【夏に楽しむ味・店】京田辺市・さんさん山城コミュニティカフェ/採れたて野菜を“ワンコイン”で 農業と福祉連携、居心地いい場所に
京田辺特産のナスやエビイモをはじめ、トマトや万願寺トウガラシなど、採れたて野菜を使った日替わりランチが500円で食べられるカフェが人気です。
作っているのは聴覚や精神などに障がいのある20代から80代までの31人。スタッフと共に畑で苗作りから収穫、加工、調理まで行っています。
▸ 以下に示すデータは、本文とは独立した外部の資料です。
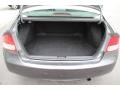 2011 Polished Metal Metallic Honda Civic LX Sedan  photo #19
京田辺市興戸にある障害者就労支援事業所「さんさん山城」(社会福祉法人京都聴覚言語障害者福祉協会)内にある「コミュニティカフェ」。ランチは1品だけ。この日は夏野菜がふんだんに入ったサンサンカレーとサラダ。
皮が薄くジューシーな京都田辺ナス、ニンジンやジャガイモも自分たちで作った野菜です。米も京田辺産。大盛り、おかわり無料。毎日40~50食を完売します。
人気メニューのトップは、京都田辺ナス丼。採れたてのナスを焼いてオリジナルのたれをかけたもの。次いで京都えびいもコロッケ。エビイモは高級食材ですが、冬場に収穫して冷凍してあるため、年中使えます。常連客の女性たちは「おいしい野菜がワンコインで楽しめるなんてね~」と笑顔。子連れのお母さんたちは別室の和室でくつろいでランチ。「打ち合わせもできるし、絵本や遊具もあり、子どもを遊ばせておけるので、助かります」。
同事業所は2011年4月開設。農家の後継者が減り、特産野菜が衰退していく中で、新たな担い手として農業に取り組もうと始めたもの。休耕地を利用し、農家や農協などから栽培法や農業技術などを教わり、交流が深まる中で、畑は70㌃まで増え、30種の野菜やお茶を作るまでになりました。長年、障害者運動にかかわり、事業所管理者でもある藤永実さんは「近所の農家が規格外のエビイモをコロッケ用にと持ってきてくれる。地域との信頼が深まっている」と話します。
収穫した野菜はJAを通じて出荷したり、イベントにも出店。自分たちの作った野菜を使った店をやりたいという声が出され、17年4月に事業所内にカフェをオープン。お茶を使ったクッキーや七味唐辛子などの加工品も依頼が急増中です。
施設長の新免修さんは「農業と福祉の連携が注目され、全国から視察に見えます。障害者にとっても地域の人にとっても居心地の良い場所になってくれたらうれしい」と話しています。
京田辺市興戸小モ詰18─1。ランチは1種類。営業時間は午前11時~午後3時、土日曜休(ランチは午前11時半~午後2時。完売次第終了)。さんさん山城コミュニティカフェ☎0774・39・7113、0774・65・4102。